Combined with Exxon’s previously-announced CCS agreements with CF Industries and Linde, the deal with Nucor will, when operational, enable the company’s Low Carbon Solutions business unit to transport and store 5 million metric tons per year (MTA) for third-party customers.
In an interview Thursday morning, Ammann pointed out that that magnitude of emissions is “the equivalent of changing 2 million gas powered cars to EVs, and that’s the total number of EVs that have been sold in the United States. That’s with just three projects across these heavy industries.”

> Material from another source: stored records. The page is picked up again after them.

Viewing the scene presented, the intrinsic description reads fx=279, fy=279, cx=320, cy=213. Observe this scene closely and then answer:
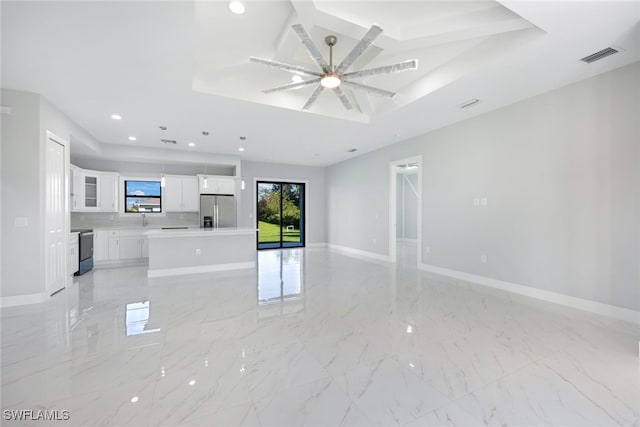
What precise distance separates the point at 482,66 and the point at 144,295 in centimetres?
547

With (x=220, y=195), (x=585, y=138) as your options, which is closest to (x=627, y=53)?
(x=585, y=138)

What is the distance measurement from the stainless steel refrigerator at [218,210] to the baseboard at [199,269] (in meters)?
1.85

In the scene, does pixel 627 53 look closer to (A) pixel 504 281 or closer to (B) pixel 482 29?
(B) pixel 482 29

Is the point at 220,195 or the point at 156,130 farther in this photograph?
the point at 220,195

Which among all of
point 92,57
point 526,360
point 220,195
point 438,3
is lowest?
point 526,360

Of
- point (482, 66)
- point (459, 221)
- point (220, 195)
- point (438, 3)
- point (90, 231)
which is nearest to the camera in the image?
point (438, 3)

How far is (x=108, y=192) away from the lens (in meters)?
6.66

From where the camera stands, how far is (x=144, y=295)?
418 cm

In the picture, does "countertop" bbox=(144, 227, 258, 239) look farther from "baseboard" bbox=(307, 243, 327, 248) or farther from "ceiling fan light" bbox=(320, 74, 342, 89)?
"ceiling fan light" bbox=(320, 74, 342, 89)

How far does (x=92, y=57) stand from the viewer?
2.96 m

ExxonMobil’s release notes that emissions captured at the Nucor site will flow into the same infrastructure to be used for the nearby project with fertilizer company CF Industries. Asked about the extent of new infrastructure, such as pipelines, that would have to be constructed related to the Nucor project, Ammann replied “It will be quite limited, since the Nucor facility is geographically quite close to the CF Industries site.”
Ammann emphasizes that this aspect of the Nucor and CF Industries project means his LCS unit is already taking advantage of one of its most important goals in advancing its CCS business. “What’s interesting is that, with just two projects in Louisiana, we are already reaching the point at which the infrastructure at one site supports another,” he says. “So, we’re already getting to the types of economies of scale that we think will be not only helpful, but necessary to support the scaling-up of these kinds of projects, as opposed to just doing everything on a one-off basis.”
As I’ve written here previously, the growing roster of companies involved in the CCS sector in the United States recognizes the richness of the Texas/Louisiana region in terms of advantages for mounting these kinds of projects. Both states are rich in underground storage pore space, rich in the necessary infrastructure, rich in the kinds of human expertise required to manage such projects, and, of course, richer than any other region of North America in the number and scale of industrial emitters. Combine all of those advantages with state governments that are willing to not just allow but encourage these kinds of projects, and you have an ideal situation.
In our interview, though, I noted that critics of CCS continue to promote a narrative claiming that, despite having been in practice in the U.S. across decades now, the ability for industrial-based CCS to make a big difference in advancing net-zero ambitions is limited and unproven. I asked Ammann to address that criticism.
“If you look at where the world is today and where we are with the energy transition and the path to net zero – which is not very far along – and how much work we have left to do…we need all of the above,” he says. “We need everything, and we need it now, and we need it at large scale. To me, debating whether it is this or that or the other thing is really the wrong discussion. The real discussion is, where are the projects, when are they going into execution, and what kind of impact are the going to have? That’s why we’re so focused on getting real world projects signed up with real large scale emitters.
“So, of course we should be pursuing these kinds of projects. They can have a very significant, positive impact on a very capital efficient basis.”
As the biggest player operating in such a target-rich environment, we can expect many future announcements of similar projects by ExxonMobil in the years to come.